От нее пахло лимоном и ванилью, в кондитерской на Задуновской у нас продавалось такое лимонное печенье. Стоило ей отойти от меня хоть на шаг, я всюду искал этот запах, нюх у меня обострился, а зрение стало сферическим, похоже, я возвращался в мир животных и дальше – по какому-то сияющему туннелю катился к началу мира, к божественной сердцевине нашего с ней существа.
Мы изнемогали от любви. В теле у меня гудело электричество, ты, наверно, знаешь это чувство, когда электрические токи движутся в твоих венах, подобно крови. Филя говорил, я в темноте светился зеленым светом, как гнилой пень. От меня током било. Я мог бы летать и сквозь стены проходить. А сам ночи напролет, идиот, простаивал под ее окнами. Она тоже не ложилась, маячила до рассвета у темного окна, хотя оба мы валились с ног от усталости.

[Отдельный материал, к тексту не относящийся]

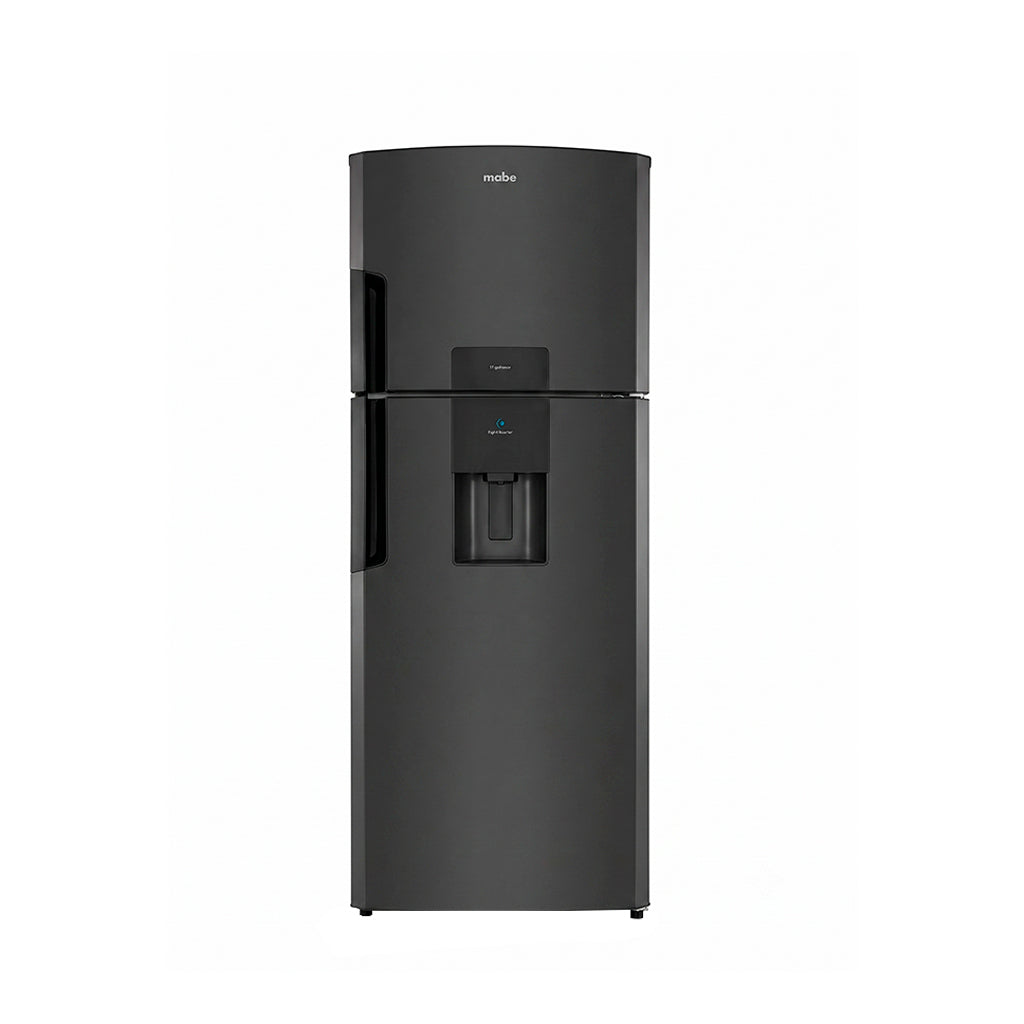 Nevera Top Mount 14.2 pies con dispensador sin escarcha gris RMP410GVG Mabe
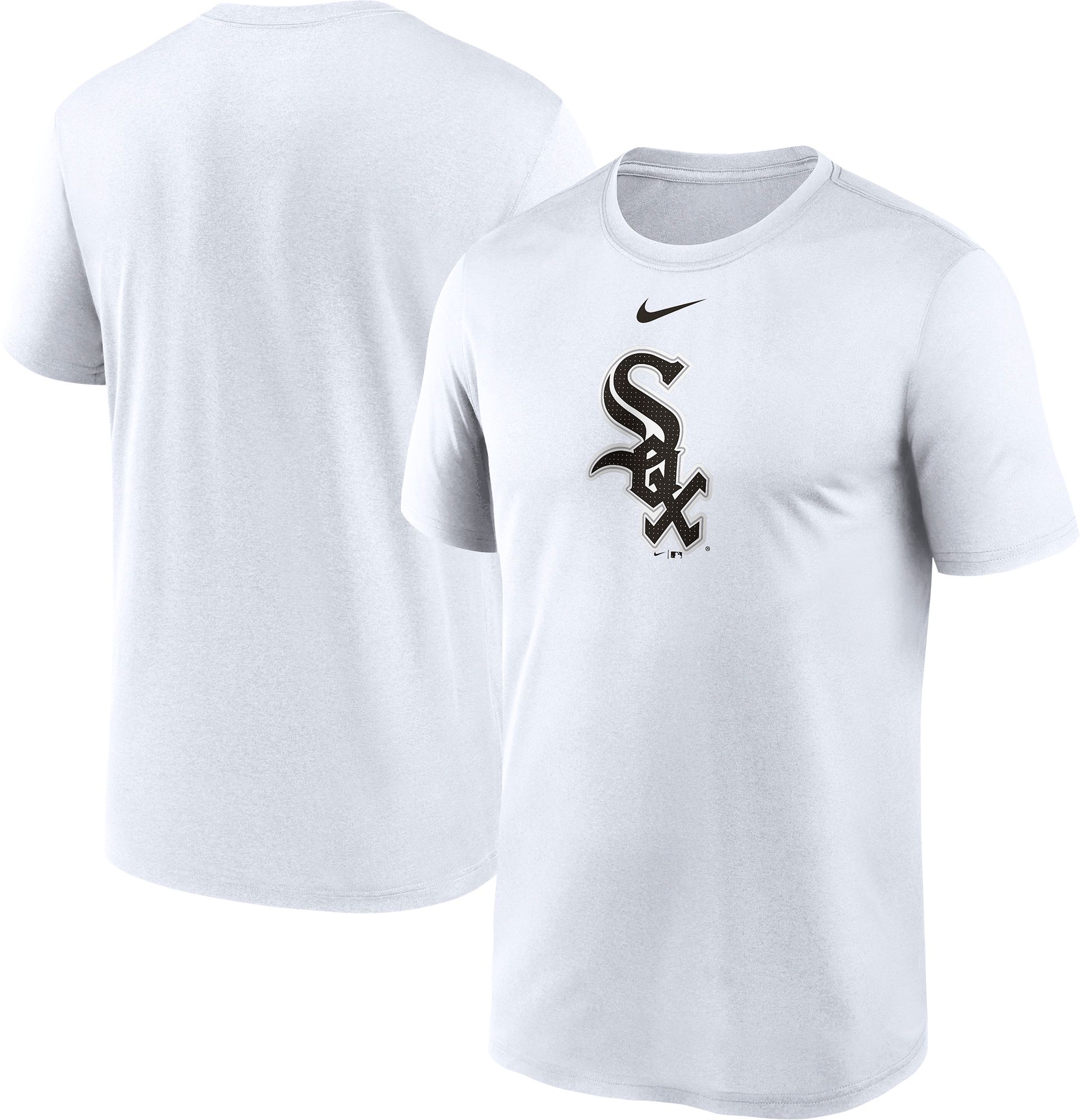Nike Men's Chicago White Sox Black Fuse Logo Legend T-Shirt product image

– Ты моя первая и последняя любовь, – я говорил ей, – любовь до гроба.
– Хорошо, – она отвечала голосом, от которого у меня дрожь пробегала по телу и волосы ерошились на голове.
Я качался как маятник между отчаянием и надеждой, непреодолимым соблазном и диким трепетом перед Небесной Марусей. Я не торопил ее, ждал, когда она окончит гимназию. Стоял у двери женской витебской гимназии и ждал – в прямом смысле, как часовой «с ружьем».
Филя мне говорил:
– Борька, надо тебе чем-нибудь заняться! Хватит ночами жечь керосин. Я буду учить тебя лепить глиняные миски, – и поставил меня перед гончарным кругом.
А теперь представь: крутится гончарный круг, у отца выходят обыкновенные горшки, а под моей рукой рождаются кувшины несусветной красоты в виде торса женщины, причем вот именно моей Маруси. Ее талия, грудь, бедра, плечи и живот, ее округлые теплые мягкие ягодицы, мои руки обвивали ее стан, сплетались с ее руками, сливались в нестерпимом блаженстве, и если к этому сосуду, к его полураскрывшемуся розовому горлу приложишь ухо – там слышались бормотанье, шепоты и стоны, словно из раковины морской.
Ой, Филя ругал меня, бил даже, пытался опустить на грешную землю.
Только тогда притих, когда у него в один миг раскупили мои кувшины и стали еще просить.
Но мать, Ларочка, покойница, никак не желала смириться с тем, что ее дорогое опекаемое дитя гибнет от любви и страсть ему затмевает разум. На меня штаны не налезали, а натянешь с грехом пополам – они трещали и расползались по швам.